Several studies explored the use of trough levels and antibodies to predict clinical outcomes with infliximab therapy. For example, in the Study of Immunomodulator Naïve Patients in Crohn’s Disease (SONIC trial), Crohn’s disease patients with infliximab and trough levels higher than 1 μg/mL had a higher chance of achieving steroid-free clinical remission compared with those with lower infliximab trough levels.³¹ The detection of antibodies to infliximab correlated with a shorter duration of response and a higher rate of infusion reactions for Crohn’s disease patients receiving infliximab.⁷ Data from adalimumab trials are more conflicting. The CLASSIC I and CLASSIC II trials were analyzed to explore a possible correlation between adalimumab trough levels and clinical remission.³² Mean adalimumab trough levels were higher in patients who achieved clinical remission at week 4 in the CLASSIC I trial compared with patients without clinical remission (8.10 versus 5.05 μg/mL; P<0.05). However, the variability in adalimumab concentrations was high in this study, and no cutoff concentration that predicted remission could be identified. A single-center cohort from Leuven of Crohn’s disease patients receiving adalimumab treatment after infliximab failure showed lower mean trough levels (3.2 μg/mL) for patients who discontinued therapy compared with for patients who were able to continue therapy beyond 24 weeks.⁹

How trough levels and antibodies to infliximab can guide optimization of infliximab therapy was outlined in a study by Afif et al.³³ This study showed that measurement of trough levels and antibodies to infliximab affected therapeutic management in 73% of tests. In the case of low or undetectable infliximab trough levels, dose escalation was successful in 86% of patients. In patients who developed antibodies to infliximab, 92% responded favorably to a switch in therapy, whereas only 17% showed benefit from infliximab dose escalation.³³ Comparable studies that focus on optimization of adalimumab therapy are lacking, although it is likely that similar algorithms can be used in clinical practice.

Adjustment of therapy after secondary nonresponse

The preferred strategy in secondary nonresponders to adalimumab is the optimization of therapy before switching to alternative anti-inflammatory agents. First, the approved options for alternative biological therapy for Crohn’s disease are limited, and most patients might already have failed infliximab before starting adalimumab. Second, switching to an alternative anti-TNF agent is generally associated with a reduced response rate when compared with anti-TNF-naïve patients.

In the case of secondary nonresponse accompanied by low or undetectable trough levels, adherence to adalimumab therapy should be evaluated. Nonadherence can have various causes, including adverse events and beliefs about medication. Overall adherence to adalimumab for Crohn’s disease is calculated at 83%.³⁴ Improving adherence is a cost-effective intervention and should be used when appropriate.

Adalimumab dose escalation is a frequently used strategy to regain clinical response. This strategy can be employed empirically in the case of increasing symptoms at the end of an injection cycle or if laboratory support for measuring trough levels and antibodies to adalimumab is not available. However, measurement of trough levels and antidrug antibodies, if available, is recommended because limited benefit from dose escalation can be expected if trough levels are in a therapeutic range or if high titers of antibodies to adalimumab are present.

• [Exercise details]:
Translate this sentence from the text on anti-TNF trough levels into Spanish: "Overall adherence to adalimumab for Crohn’s disease is calculated at 83%." The items have nothing to do with this exercise.

Collected data:
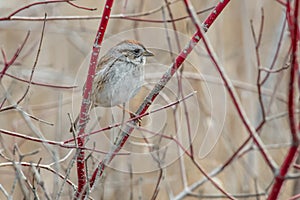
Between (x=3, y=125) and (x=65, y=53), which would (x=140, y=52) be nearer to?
(x=3, y=125)

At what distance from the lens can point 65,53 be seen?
5699mm

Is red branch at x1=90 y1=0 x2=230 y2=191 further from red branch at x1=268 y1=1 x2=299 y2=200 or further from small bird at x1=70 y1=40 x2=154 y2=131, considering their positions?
red branch at x1=268 y1=1 x2=299 y2=200

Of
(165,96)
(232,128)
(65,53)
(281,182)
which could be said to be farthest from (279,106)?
(281,182)

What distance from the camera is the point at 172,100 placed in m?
3.23

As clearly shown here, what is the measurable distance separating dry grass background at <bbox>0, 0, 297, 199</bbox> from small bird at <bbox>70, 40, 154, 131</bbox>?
0.74 ft

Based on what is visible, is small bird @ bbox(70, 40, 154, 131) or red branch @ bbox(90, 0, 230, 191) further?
small bird @ bbox(70, 40, 154, 131)

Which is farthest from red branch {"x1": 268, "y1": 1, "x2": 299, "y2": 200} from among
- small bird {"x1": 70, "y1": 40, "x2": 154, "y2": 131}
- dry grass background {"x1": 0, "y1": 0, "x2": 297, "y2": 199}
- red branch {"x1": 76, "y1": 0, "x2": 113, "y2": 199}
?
dry grass background {"x1": 0, "y1": 0, "x2": 297, "y2": 199}

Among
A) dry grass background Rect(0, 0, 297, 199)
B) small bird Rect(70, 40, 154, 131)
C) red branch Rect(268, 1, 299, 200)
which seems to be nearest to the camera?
red branch Rect(268, 1, 299, 200)

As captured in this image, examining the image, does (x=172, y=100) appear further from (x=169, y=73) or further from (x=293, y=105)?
(x=293, y=105)

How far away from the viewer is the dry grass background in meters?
3.34

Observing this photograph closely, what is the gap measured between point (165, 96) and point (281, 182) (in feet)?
5.05

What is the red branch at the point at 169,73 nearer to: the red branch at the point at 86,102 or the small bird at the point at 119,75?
the red branch at the point at 86,102

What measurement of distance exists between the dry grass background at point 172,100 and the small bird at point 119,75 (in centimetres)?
23

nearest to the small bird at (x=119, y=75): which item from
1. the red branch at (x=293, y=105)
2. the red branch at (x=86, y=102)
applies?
the red branch at (x=86, y=102)
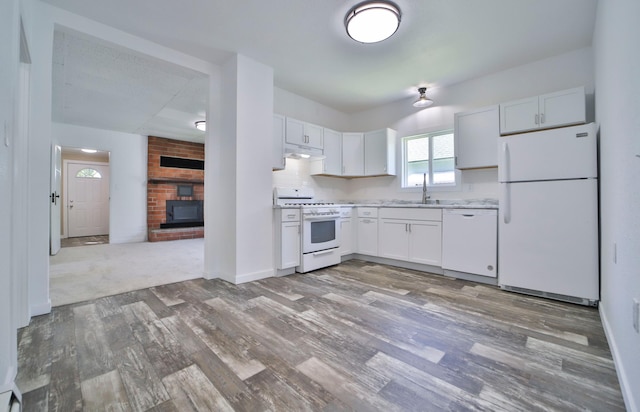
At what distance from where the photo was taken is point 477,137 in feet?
11.7

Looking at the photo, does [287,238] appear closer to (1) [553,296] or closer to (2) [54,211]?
(1) [553,296]

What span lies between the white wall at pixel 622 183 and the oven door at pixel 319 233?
9.12 feet

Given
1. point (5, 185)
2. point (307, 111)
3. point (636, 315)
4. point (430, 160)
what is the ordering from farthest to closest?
point (307, 111) → point (430, 160) → point (5, 185) → point (636, 315)

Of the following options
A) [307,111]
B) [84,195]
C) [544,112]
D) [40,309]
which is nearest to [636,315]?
[544,112]

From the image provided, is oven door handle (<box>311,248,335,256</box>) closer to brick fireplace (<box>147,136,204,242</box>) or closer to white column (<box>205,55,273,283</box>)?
white column (<box>205,55,273,283</box>)

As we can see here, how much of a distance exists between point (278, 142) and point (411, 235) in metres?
2.25

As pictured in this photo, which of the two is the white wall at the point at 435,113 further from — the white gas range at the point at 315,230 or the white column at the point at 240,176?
the white column at the point at 240,176

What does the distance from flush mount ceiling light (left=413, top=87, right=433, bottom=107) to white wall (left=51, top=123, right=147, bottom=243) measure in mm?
6457

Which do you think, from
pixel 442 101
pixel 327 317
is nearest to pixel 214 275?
pixel 327 317

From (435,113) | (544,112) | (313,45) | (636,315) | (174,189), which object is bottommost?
(636,315)

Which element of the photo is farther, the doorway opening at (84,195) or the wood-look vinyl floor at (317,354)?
the doorway opening at (84,195)

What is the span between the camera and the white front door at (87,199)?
781 centimetres

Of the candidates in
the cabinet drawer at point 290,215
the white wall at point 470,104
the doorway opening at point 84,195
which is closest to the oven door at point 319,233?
the cabinet drawer at point 290,215

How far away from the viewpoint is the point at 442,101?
4.16 metres
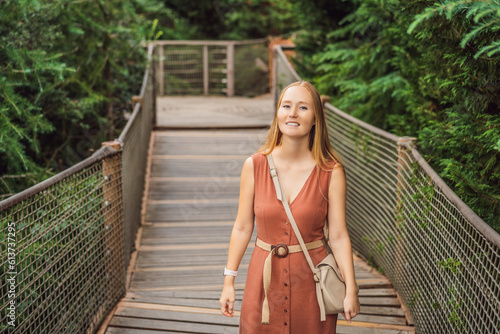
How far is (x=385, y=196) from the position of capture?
14.5 feet

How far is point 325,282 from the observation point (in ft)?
7.13

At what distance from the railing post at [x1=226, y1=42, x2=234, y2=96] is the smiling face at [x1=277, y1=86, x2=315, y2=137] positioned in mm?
13048

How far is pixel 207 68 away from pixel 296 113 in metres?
13.2

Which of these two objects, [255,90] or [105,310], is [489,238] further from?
[255,90]

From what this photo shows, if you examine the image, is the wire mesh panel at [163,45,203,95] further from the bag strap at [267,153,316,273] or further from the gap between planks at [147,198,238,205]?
the bag strap at [267,153,316,273]

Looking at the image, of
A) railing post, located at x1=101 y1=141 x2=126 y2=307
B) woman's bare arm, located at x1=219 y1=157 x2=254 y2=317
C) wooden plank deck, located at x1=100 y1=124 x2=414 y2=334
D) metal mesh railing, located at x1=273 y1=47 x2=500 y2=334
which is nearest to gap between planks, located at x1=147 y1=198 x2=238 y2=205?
wooden plank deck, located at x1=100 y1=124 x2=414 y2=334

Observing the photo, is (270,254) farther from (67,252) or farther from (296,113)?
(67,252)

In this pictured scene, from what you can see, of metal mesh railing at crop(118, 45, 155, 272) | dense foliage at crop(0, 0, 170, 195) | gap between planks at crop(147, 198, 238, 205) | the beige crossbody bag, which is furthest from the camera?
gap between planks at crop(147, 198, 238, 205)

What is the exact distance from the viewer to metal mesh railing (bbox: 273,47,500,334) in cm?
249

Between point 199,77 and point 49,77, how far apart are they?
32.4 ft

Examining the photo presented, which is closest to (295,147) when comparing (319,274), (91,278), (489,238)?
(319,274)

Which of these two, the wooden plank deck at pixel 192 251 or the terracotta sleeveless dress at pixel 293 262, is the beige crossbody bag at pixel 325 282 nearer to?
the terracotta sleeveless dress at pixel 293 262

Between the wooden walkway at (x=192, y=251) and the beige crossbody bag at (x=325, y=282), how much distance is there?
0.63 metres

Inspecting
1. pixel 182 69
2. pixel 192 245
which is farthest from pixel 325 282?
pixel 182 69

• [Response box]:
La adherencia global a adalimumab en la enfermedad de Crohn se calcula en un 83 %.